»»

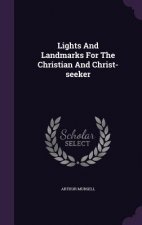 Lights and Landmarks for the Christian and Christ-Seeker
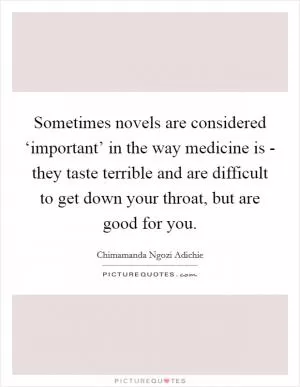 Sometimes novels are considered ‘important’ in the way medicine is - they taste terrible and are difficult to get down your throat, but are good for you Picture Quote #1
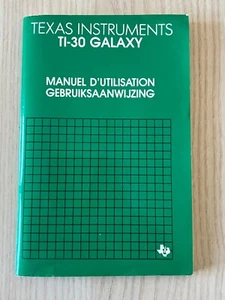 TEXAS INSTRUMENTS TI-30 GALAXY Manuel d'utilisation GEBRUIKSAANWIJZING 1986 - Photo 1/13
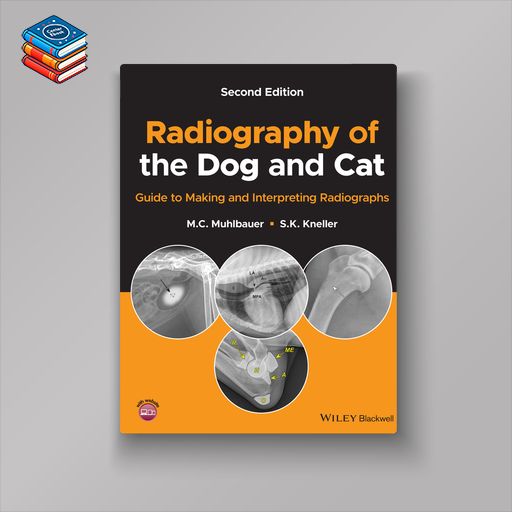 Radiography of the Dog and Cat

««
»»

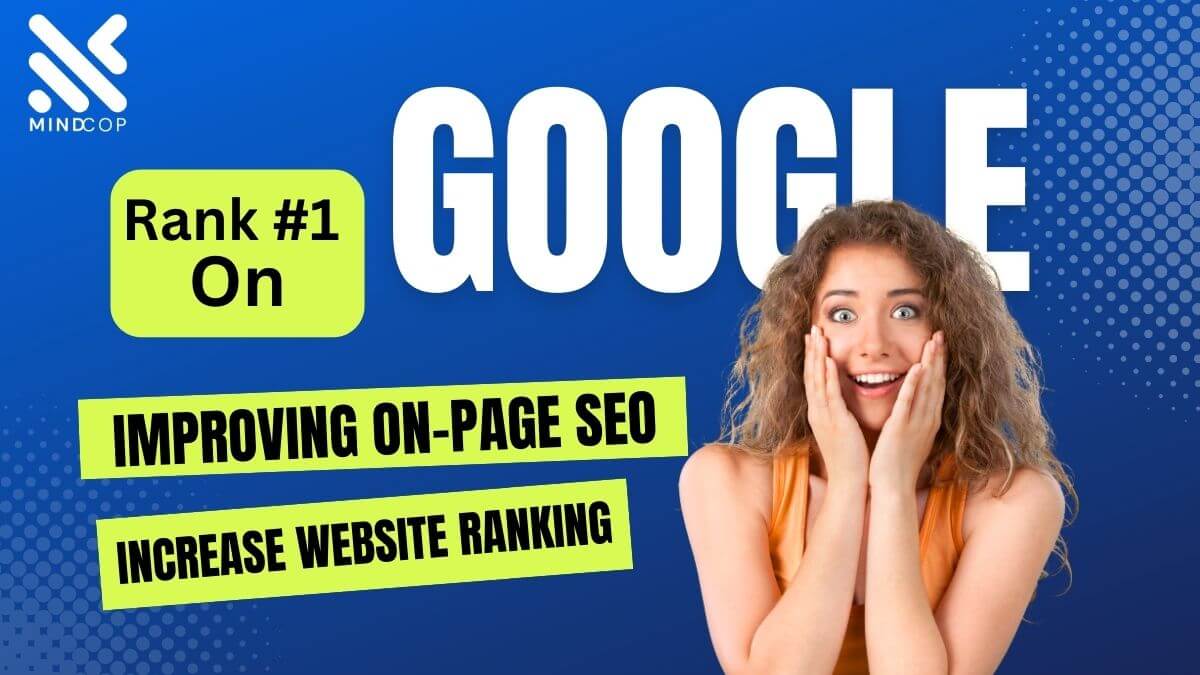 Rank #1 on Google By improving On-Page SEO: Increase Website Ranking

««
»»

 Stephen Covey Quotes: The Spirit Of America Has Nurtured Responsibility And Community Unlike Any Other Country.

««

Exercise prompt: Write out word for word the lines of the listing above from the line with "TEXAS INSTRUMENTS TI-30" to the line with "Radiography of the Dog and Cat", taking in both of those lines but no pictures.

Task response:
 TEXAS INSTRUMENTS TI-30 GALAXY Manuel d'utilisation GEBRUIKSAANWIJZING 1986 - Photo 1/13
 Radiography of the Dog and Cat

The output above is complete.